Nella giornata del 25 novembre dedicata alla lotta alla violenza sulle donne, la necessità di raggiungere la parità di genere assume un’importanza fondamentale. La parità di genere è il terreno su cui costruire una cultura nuova che porti anche all’eliminazione di violenze e abusi.

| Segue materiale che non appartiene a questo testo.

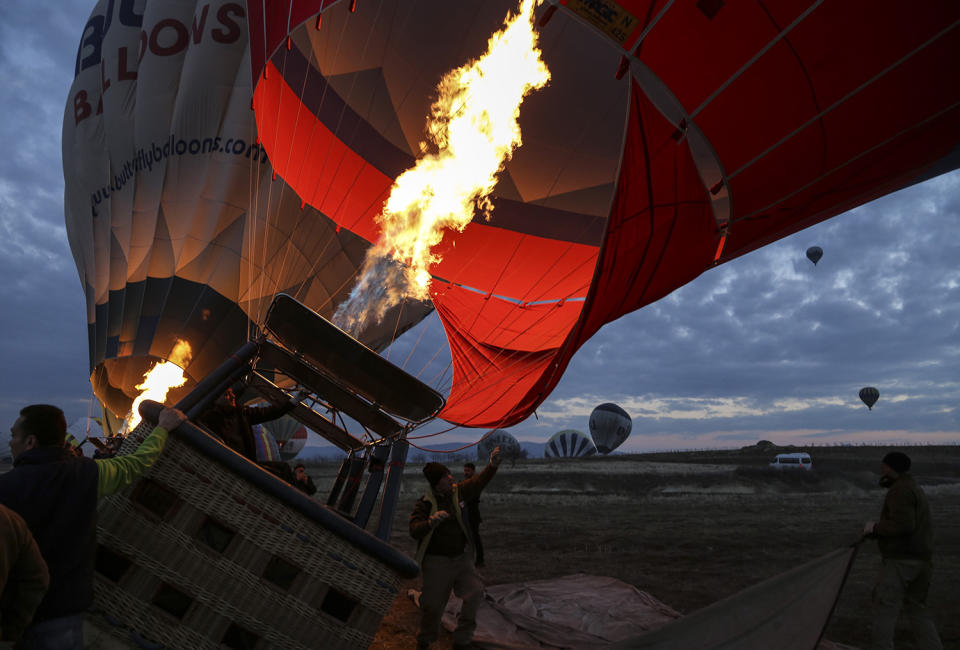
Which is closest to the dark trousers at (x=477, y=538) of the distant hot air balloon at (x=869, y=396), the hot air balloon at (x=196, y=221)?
the hot air balloon at (x=196, y=221)

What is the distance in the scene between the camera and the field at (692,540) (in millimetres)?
5496

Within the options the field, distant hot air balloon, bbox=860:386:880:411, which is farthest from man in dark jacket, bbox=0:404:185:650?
distant hot air balloon, bbox=860:386:880:411

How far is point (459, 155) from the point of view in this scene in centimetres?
679

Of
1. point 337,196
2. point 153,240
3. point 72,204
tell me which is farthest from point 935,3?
point 72,204

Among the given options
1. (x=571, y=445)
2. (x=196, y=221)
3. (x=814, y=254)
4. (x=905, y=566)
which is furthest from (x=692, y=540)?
(x=571, y=445)

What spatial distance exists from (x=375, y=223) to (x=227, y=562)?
19.8ft

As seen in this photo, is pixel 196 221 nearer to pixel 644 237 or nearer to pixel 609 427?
pixel 644 237

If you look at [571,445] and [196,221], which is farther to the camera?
[571,445]

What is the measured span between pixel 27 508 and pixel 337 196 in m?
6.16

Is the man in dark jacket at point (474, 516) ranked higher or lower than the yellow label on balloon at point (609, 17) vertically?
lower

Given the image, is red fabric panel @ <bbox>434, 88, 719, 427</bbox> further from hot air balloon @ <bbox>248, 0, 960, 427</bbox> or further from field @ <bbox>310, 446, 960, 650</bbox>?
field @ <bbox>310, 446, 960, 650</bbox>

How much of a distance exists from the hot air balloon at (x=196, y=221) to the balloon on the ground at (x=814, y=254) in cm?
3026

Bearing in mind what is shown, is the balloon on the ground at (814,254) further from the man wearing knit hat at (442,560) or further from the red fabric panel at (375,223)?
the man wearing knit hat at (442,560)

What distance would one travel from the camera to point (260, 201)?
7.98 metres
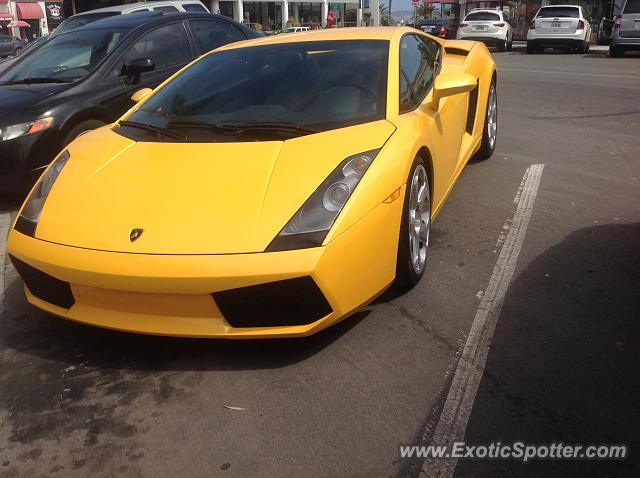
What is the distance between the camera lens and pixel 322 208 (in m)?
2.59

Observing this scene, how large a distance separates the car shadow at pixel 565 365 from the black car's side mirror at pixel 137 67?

Il tema della parità di genere è centrale per lo sviluppo sostenibile e attraversa tutti i 17 Obiettivi dell’Agenda 2030, che dedica comunque un Obiettivo specifico a questa tematica. Anche alla luce dell’impatto della pandemia, la parità di genere costituisce una fondamentale leva per la crescita economica e sociale del Paese. L’ASviS propone che la parità di genere venga considerato un obiettivo trasversale del Piano Nazionale di Ripresa e Resilienza (PNRR) e degli altri interventi legislativi.
La violenza sulle donne non diminuisce
La violenza è la manifestazione più estrema della mancata parità di genere. La lotta contro questo fenomeno inaccettabile richiede un rafforzamento delle misure di prevenzione e contrasto. L’emergenza sanitaria ha determinato un aumento degli episodi di violenza sulle donne. Le restrizioni per arginare il Covid- 19 hanno aggravato situazioni di conflitto con partner violenti. Senza dimenticare i figli e le figlie che, restando a casa per la chiusura delle scuole, sono stati vittime passive delle violenze. Le liti che generano una reazione violenta hanno spesso anche un motivo economico. Inoltre, anche quando la donna ha una propria indipendenza economica, spesso l’autore del reato rivendica il diritto di gestire tutte le risorse familiari.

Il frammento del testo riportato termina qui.